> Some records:
-----

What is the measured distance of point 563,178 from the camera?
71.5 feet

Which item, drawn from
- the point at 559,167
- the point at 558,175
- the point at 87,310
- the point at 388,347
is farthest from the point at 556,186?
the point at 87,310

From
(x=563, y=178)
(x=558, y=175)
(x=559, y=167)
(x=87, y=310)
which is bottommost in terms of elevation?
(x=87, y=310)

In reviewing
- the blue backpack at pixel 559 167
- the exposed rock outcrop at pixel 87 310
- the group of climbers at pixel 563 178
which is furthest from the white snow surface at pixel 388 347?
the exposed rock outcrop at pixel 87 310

-----

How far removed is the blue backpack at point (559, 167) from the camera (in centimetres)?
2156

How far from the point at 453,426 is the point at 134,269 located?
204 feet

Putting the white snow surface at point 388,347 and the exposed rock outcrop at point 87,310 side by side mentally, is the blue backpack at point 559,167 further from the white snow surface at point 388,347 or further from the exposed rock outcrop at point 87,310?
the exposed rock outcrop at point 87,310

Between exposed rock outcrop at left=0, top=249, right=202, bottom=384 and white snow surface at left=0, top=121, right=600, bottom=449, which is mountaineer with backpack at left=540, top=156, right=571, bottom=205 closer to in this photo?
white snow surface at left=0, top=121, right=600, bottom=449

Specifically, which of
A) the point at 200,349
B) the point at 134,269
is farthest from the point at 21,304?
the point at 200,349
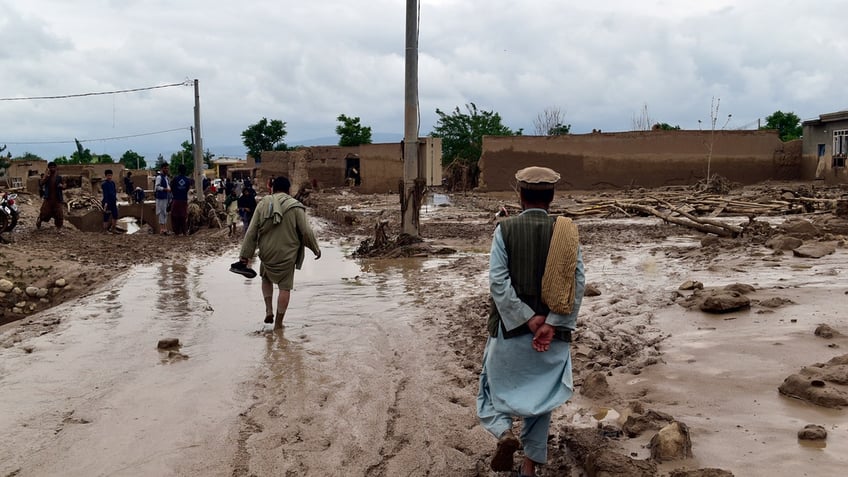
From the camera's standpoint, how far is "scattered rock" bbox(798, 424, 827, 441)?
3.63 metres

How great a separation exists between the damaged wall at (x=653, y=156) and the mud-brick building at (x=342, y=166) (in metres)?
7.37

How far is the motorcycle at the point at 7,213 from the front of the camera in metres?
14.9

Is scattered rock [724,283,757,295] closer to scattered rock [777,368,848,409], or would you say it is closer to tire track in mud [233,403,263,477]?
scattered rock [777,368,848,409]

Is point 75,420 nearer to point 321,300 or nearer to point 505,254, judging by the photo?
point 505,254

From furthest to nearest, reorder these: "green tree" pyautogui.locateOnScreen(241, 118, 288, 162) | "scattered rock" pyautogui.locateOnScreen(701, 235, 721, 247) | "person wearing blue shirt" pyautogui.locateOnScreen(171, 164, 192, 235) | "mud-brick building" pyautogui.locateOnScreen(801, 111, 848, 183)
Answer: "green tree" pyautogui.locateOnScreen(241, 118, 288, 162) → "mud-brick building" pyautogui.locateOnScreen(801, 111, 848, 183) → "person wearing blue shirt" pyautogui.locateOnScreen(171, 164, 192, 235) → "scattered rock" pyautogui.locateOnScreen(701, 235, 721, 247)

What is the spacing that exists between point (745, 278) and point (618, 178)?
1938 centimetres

-----

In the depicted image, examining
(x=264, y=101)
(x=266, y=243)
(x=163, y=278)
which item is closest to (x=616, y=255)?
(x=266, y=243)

-----

> TASK PROMPT: Rewrite the material from the line with "What is the spacing" to the line with "1938 centimetres", putting "distance" in place of "spacing" and leaving everything else the same.

> SOLUTION BELOW:
What is the distance that exists between point (745, 278) and point (618, 178)?
1938 centimetres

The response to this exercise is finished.